LuAnne K. Levens, Schemmer's second wife, became publisher in 1977.

Noted defense expert Anthony Cordesman served as AFJs international editor until about April 1984.

In March 1988, Schemmer and Levens sold AFJI to Pergamon-Brassey's Defense Publishers of Greenwich, Connecticut, a U.S. subsidiary of Britain's Maxwell Communications. Various newspapers reported the magazine's circulation at that time as about 42,500 or 45,000, with about half paid and half sent free to key leaders. "The publication covers the international defense arena, weapons and research, electronics, the Soviet military and military issues in Congress, the Pentagon and the White House," The Washington Post said. Schemmer, who stayed on as editor, said the larger company had first approached him about five years previously, and that he and Levens had finally sold because they believed Maxwell offered "enormous possibilities for international expansion."

Schemmer resigned in 1992, citing health reasons.

Next to occupy the editor's chair was John Roos, a retired major with 21 years of service in the U.S. Army.

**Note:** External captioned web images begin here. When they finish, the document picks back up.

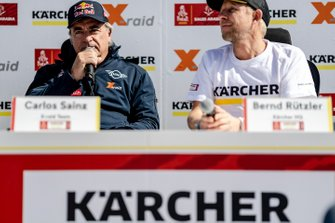 Carlos Sainz et Bernd Rützler lors d'une conférence de presse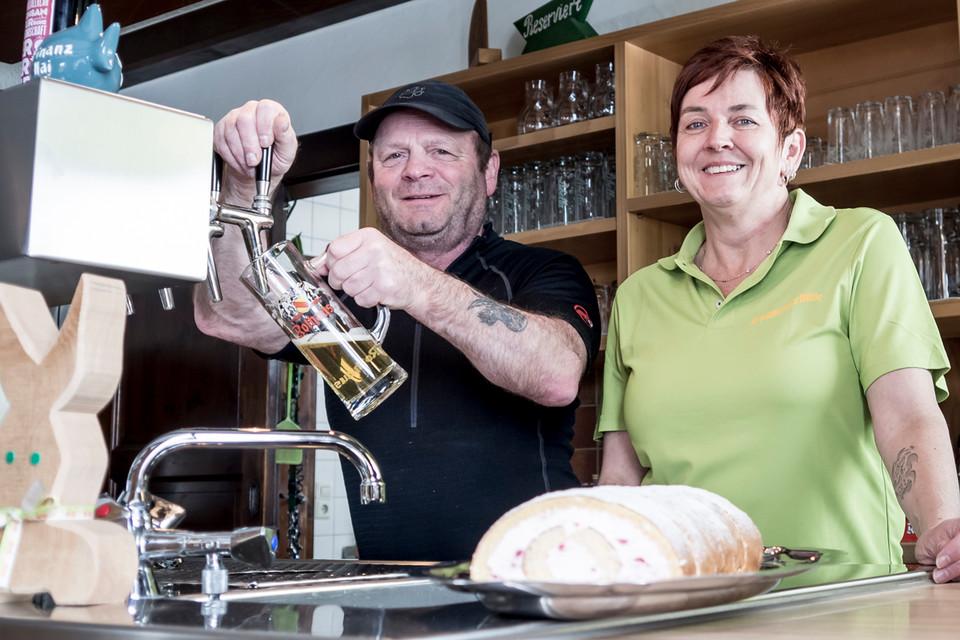 Die Hüttenwirte Ute und Walter Vollmer sorgen für das leibliche Wohl ihrer Gäste.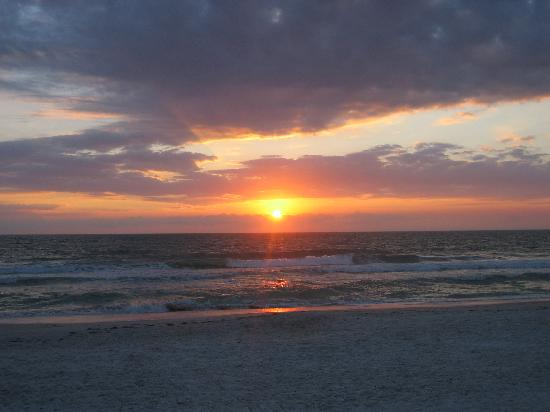 Holmes Beach, FL: Sunset on the beach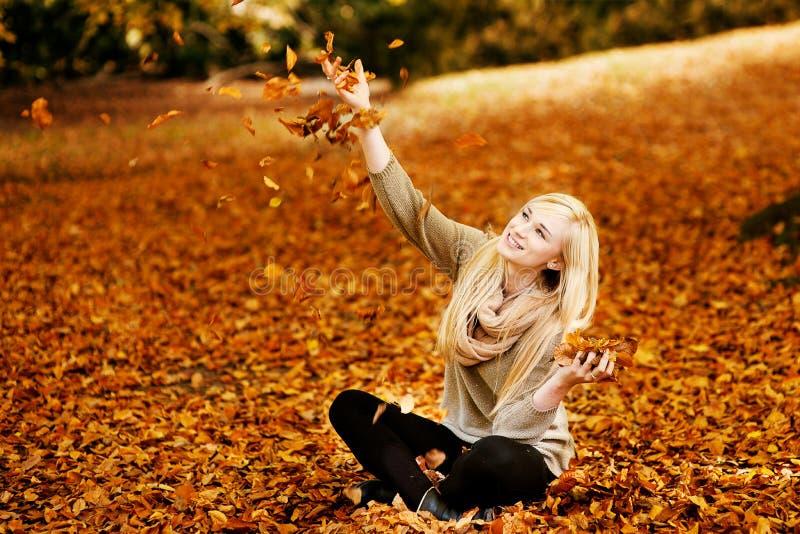 Bella giovane donna bionda con le foglie fotografie stock libere da diritti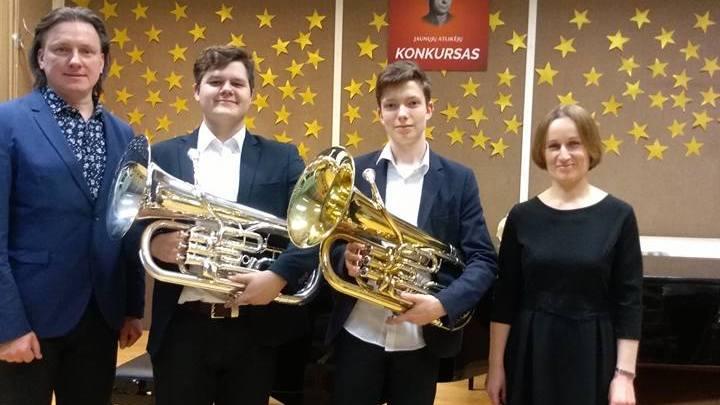 Šilutiškiai laureatai K.Nognius (antras iš kairės) ir A.Kmita (trečias) su savo mokytoju G.Raila ir koncertmeistere G.Augaityte.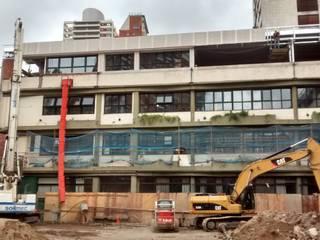 Reforma y ampliación Colegio San Martín de Tours | Ciudad de Buenos Aires Escuelas de estilo moderno de REZ Arquitectura | Diseño | Construcción Moderno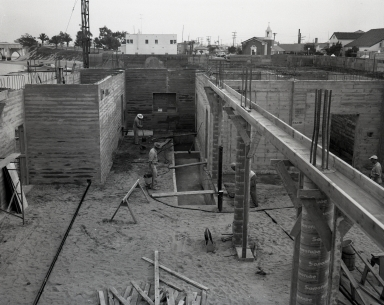 Construction of the Newport Balboa Savings and Loan building – stripping forms (664).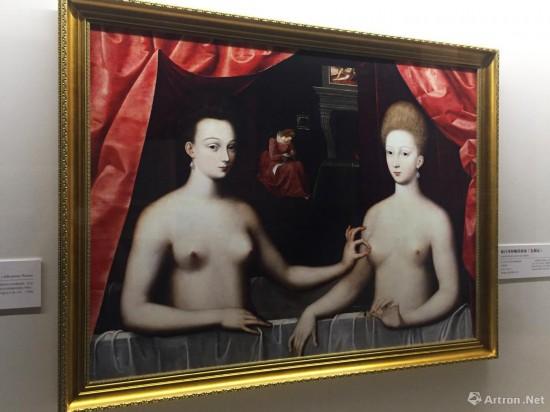 《加百列和她的妹妹》  约1594年  枫丹白露画派画家  木板油画  96x125cm  原件收藏于法国巴黎卢浮宫,此次展出为复制品。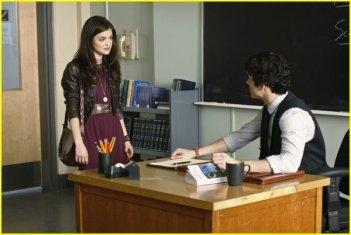 Lucy Hale ed Ian Harding in un momento della serie Pretty Little Liars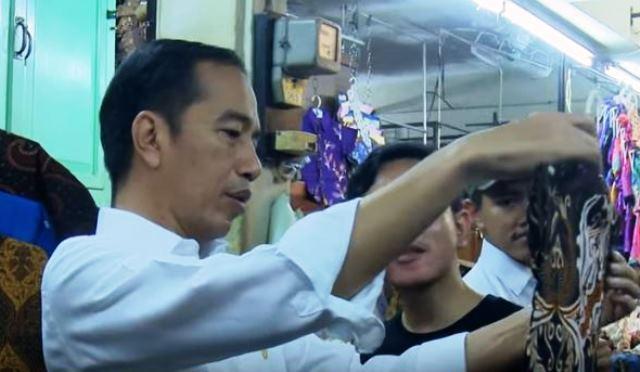 https: img.okeinfo.net content 2019 06 08 337 2064536 presiden-jokowi-ajak-keluarga-belanja-batik-di-pasar-beringharjo-dLqUMzaXKA.JPG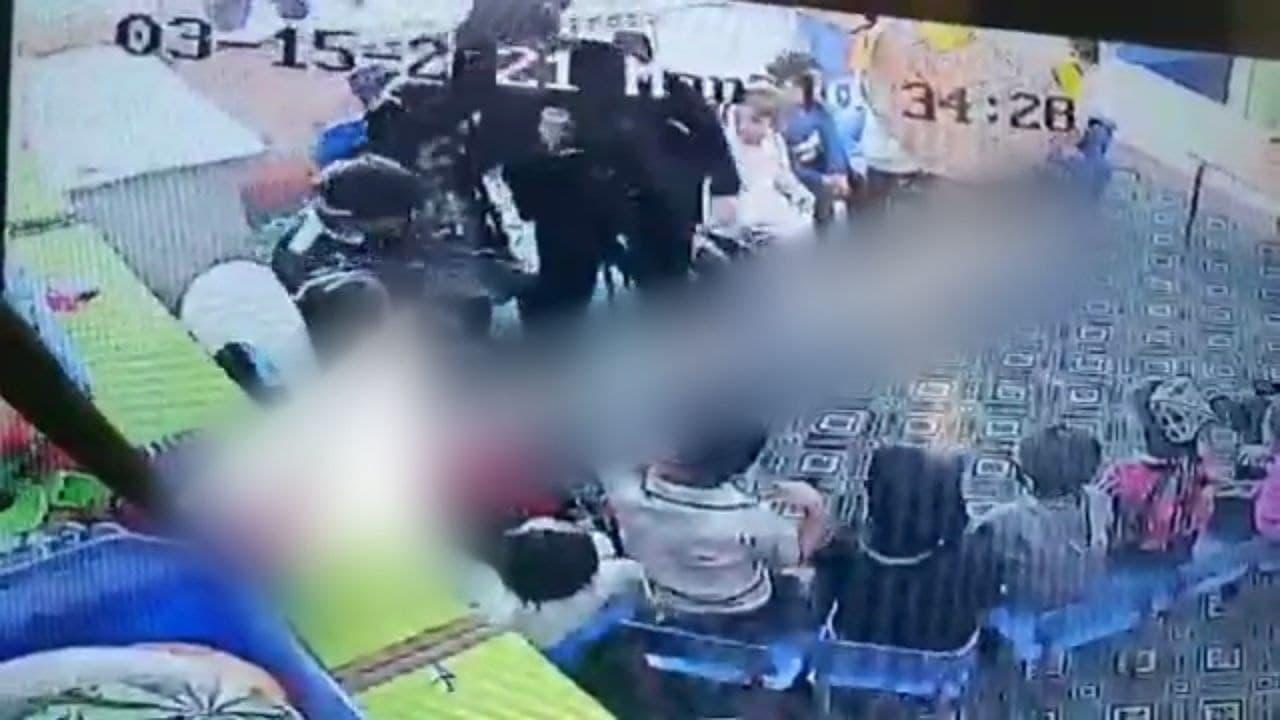В Навоийской области воспитательница детского сада избила детей — видео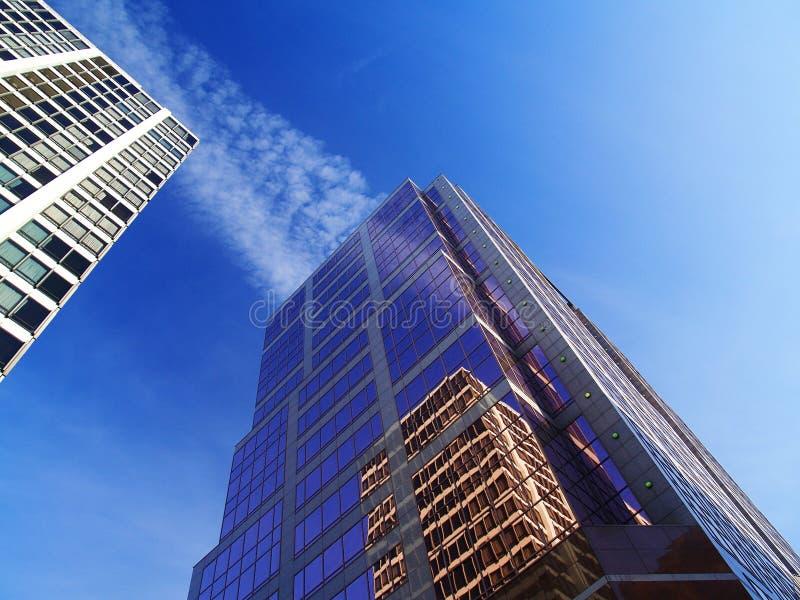 reflekterande byggnader royaltyfria foton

In 1993, the magazine was purchased by Donald Fruehling, who had run the U.S. division of Maxwell Communications when it acquired AFJI, and his wife Gudrun. Maxwell Communications had gone bankrupt and was broken up.

===2000s===

====Gannett era====
In September 2002, Armed Forces Journal International Publishing Co. was purchased by Army Times Publishing Company, a division of Gannett. An Associated Press report described AFJ as a magazine that "gives military officers analysis, insight and commentary on the latest technological and strategic developments."

In November 2005, Thomas Donnelly became editor.

Eleven months later, Karen Walker, formerly managing editor, replaced Donnelly as editor. In April 2007, AFJ published "A Failure in Generalship" by Army Col. Paul Yingling. The Washington Post described it as "a blistering attack on U.S. generals" and a signal of the "public emergence of a split inside the military between younger, mid-career officers and the top brass". In the article, Yingling argues that the U.S. general corps needs to be overhauled because it failed to anticipate the post-invasion insurgency in Iraq, and because of its reluctance to admit the onset of such an insurgency in 2004. The article drew national media coverage and would go on to be widely cited in military and academic writing. Journalist Peter Maass called Yingling "perhaps the most respected military dissenter of his generation".

In 2011, Bradley Peniston took over as editor. The following year, the publication was named one of the country's top-10 magazines with under $2 million in annual revenue by the American Society of Business Publication Editors. In February 2012, it published "Truth, Lies, and Afghanistan: How Military Leaders Have Let Us Down” by Army Lt. Col. Daniel L. Davis, one of the first public criticisms of the War in Afghanistan by a serving military officer. The article drew praise from several U.S. lawmakers and won Davis the 2012 Ridenhour Prize for Truth-Telling. It drew national press coverage, including by the New York Times, Time, and NPR.

In 2013, Armed Forces Journal marked its 150th birthday. It also announced plans to cease print publication and become an online-only title.

AFJ last published on April 29, 2014, under publisher Elaine Donnelly. The website disappeared in mid-2015 but was restored, without update, in January 2016.

==== Post-Gannett ====
In 2015, Gannett spun off AFJ and the other former Army Times Publishing Company publications to Tegna. In March 2016, Tegna sold the renamed Sightline Media Group to Regent, a Los Angeles-based private equity firm controlled by investor Michael Reinstein.